Title: The Black Kids
Author: Christina Hammonds Reed
It’s the 90s and Ashley lives in an affluent community that is predominately white and attends an exclusive private school with predominately white classmates. As a black girl, she knows that there are certain things that are different for her from her friends, but it really hasn’t phased her. However, riots are breaking out over the brutalization of Rodney King. These riots continue to get closer and closer to Ashley’s insulated world, as her uncle’s shop is vandalized and her sister begins becoming more and more vocally active. Not only do the riots and the things that have resulted from them force Ashley to look at her insulated life, but when she starts a rumor about a fellow black kid, she realizes that life isn’t equal for all. She begins to see the truth of the inequalities in the world around her. She used to think that racism was not in her world, not really, but after these few weeks she realizes that it is alive and well in her own world.

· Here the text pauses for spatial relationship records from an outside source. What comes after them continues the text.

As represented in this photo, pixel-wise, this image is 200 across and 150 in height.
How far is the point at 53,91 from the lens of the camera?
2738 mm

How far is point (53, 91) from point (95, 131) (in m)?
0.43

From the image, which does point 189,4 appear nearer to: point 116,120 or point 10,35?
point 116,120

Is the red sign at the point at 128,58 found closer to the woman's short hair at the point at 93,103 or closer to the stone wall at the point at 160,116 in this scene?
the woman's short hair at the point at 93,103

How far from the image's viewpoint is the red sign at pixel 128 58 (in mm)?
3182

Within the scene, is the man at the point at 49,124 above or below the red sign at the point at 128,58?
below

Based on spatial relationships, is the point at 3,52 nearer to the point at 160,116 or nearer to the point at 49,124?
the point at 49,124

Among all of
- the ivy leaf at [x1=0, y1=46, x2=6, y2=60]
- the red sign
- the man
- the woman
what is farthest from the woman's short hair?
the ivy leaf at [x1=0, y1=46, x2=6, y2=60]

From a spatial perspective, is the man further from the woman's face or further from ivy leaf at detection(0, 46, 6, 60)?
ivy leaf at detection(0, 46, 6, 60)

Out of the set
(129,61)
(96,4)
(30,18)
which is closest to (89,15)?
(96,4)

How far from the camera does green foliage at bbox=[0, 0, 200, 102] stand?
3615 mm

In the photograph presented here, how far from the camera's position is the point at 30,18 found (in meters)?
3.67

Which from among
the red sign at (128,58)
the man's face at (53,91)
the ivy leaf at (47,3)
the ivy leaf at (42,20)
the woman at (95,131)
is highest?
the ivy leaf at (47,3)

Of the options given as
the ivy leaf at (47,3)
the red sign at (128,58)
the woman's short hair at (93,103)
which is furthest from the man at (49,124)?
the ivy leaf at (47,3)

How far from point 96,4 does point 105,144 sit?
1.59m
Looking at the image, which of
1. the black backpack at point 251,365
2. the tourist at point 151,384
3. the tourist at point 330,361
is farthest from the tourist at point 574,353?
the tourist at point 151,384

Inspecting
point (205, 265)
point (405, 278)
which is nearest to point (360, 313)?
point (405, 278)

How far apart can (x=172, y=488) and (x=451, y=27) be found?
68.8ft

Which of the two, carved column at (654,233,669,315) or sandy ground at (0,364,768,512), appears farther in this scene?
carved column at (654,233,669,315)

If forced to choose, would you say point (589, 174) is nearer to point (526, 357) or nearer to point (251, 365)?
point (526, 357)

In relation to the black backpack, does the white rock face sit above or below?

This book clearly pairs events of America’s past with the issues of the present. The issues in this book have not gone away or gotten better, we are still in the same place. Like with Ashley, these ever-present issues are forgotten amid the more current issues that continue to pop up. Ashley adds a unique layer to black voices and provides a mirror and door for a variety of readers. The element of starting rumors and the impact they have on a person of color vs. the traditional trope of a rumor’s impact on a white MC sparks a needed conversation. This book pushes readers to confront ignored areas of racism and racial injustice, while also giving a voice to characters that are not regularly acknowledged.